→ **WORK TO COMPLETE**:
1. Could you duplicate a portion of the review of the Graham Coxon soundtrack, beginning at the words "I assumed that" and stopping after "was really good."?
2. In the review of the Graham Coxon soundtrack, how long does the track "Flashback" last?
3. Can you write the next part of the review of the Graham Coxon soundtrack, picking up after its last sentence?

→ **SELECTED EXTRACT**:
When I saw Graham Coxon live, he played a bunch of songs from this soundtrack.

I assumed that the soundtrack would be one song and a bunch of moody instrumentals, so I never really looked into it. But recently I read that it was really good.

And it is.

There’s 16 songs on the record.  Most are full songs and the few instrumental pieces are just as interesting.

“Walking All Day” is the catchy song that he played live that did interest me in the soundtrack.  It’s a bouncy folk song with a buzzy acoustic guitar solo.  He sings in a quiet whispery voice which sounds different from his usual singing voice.  The lyrics are sweet, if not odd:

Walking all day with my mouth on fire
trying to get talking to you.

“Angry Me” has a punky strum on acoustic guitar.  It sounds like a bratty Blur song from the album that “Song 2” came from.  [He played this].

“Flashback” is 16 seconds of heavy metal noise with saxophones and pummeling drums.  It’s very disconcerting between these two songs, and I feel like it should come later for better sequencing.  But it is only 16 seconds.

“In My Room” is a quiet acoustic song.  It starts with just the guitar.  Then the bass and drums come in as Coxon slowly sings about those outside of his room:

Outside the window they’re singing
Inside the doorway there’s me
Endlessly thinking and working

“Bus Stop” is five minutes long.  There’s a two-minute super catchy instrumental section which is followed by a bouncy verse with rather shoegaze feel.

Then there’s a few really short songs all around two minutes.  “The Beach” starts with a rumbling slide guitar solo and adds picked guitar notes.  It’s got a very Western feeling.  “Saturday Night” is a quiet mournful ballad of acoustic guitar and piano.  He played this live (without the piano).

“On the Prowl” is a garage rock song with a very fifties feel.

“It’s All Blue” is another delicate folk song that Graham played live.  It features his more innocent vocal lines.

“The Snare” is a heavily reverbed noir kind of song with that familiar detective bass line and echoing guitar (very David Lynch).  The last minute or so totally rocks out with a distortion filled solo.

“Lucifer’s Behind Me” is a fast song with bongos and more vibrato guitar lines.  It’s kind of upbeat despite the feeling of pursuit in the lyrics.

→ **PROVIDED DATA**:
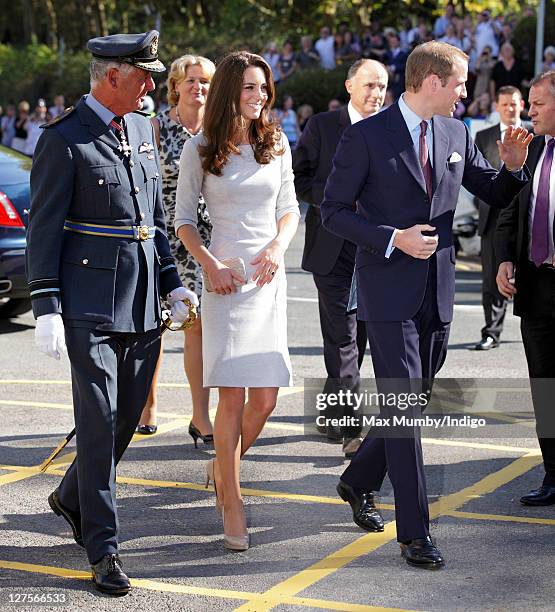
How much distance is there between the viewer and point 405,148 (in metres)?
5.21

→ **RESPONSES TO THE TASKS**:
1.
I assumed that the soundtrack would be one song and a bunch of moody instrumentals, so I never really looked into it. But recently I read that it was really good.

2. It lasts 16 seconds.

3.
“Field” is a lovely instrumental.  A 90 second acoustic guitar piece that is rather relaxing.  A nice contrast to “She Left the Light On– a stark and sinister acoustic song with a lead whistle!  The middle is catchy.  He played this one live.

“Roaming Star” is a 2 minute gentle acoustic piece with soft vocals  About half way through there’s some very old-fashioned sounding horns.  He played this one.

“Sleuth” is a two minute instrumental.  It has a chugging electric guitar with some looping guitar solo work over the top.

“There’s Something in the Way that You Cry” is a slow mournful ballad that he played live.  It’s a pretty sad ending to a soundtrack album that holds together really well and isn’t only instrumental pieces.

I now wish I had heard them before the show so I could have really appreciated them live.

[UPDATE: I watched the show in May 2020 and the soundtrack works really well.  The show is very very dark, as you might guess from the title].

[READ: June 20, 2019] “Superstring Theory for Dummies”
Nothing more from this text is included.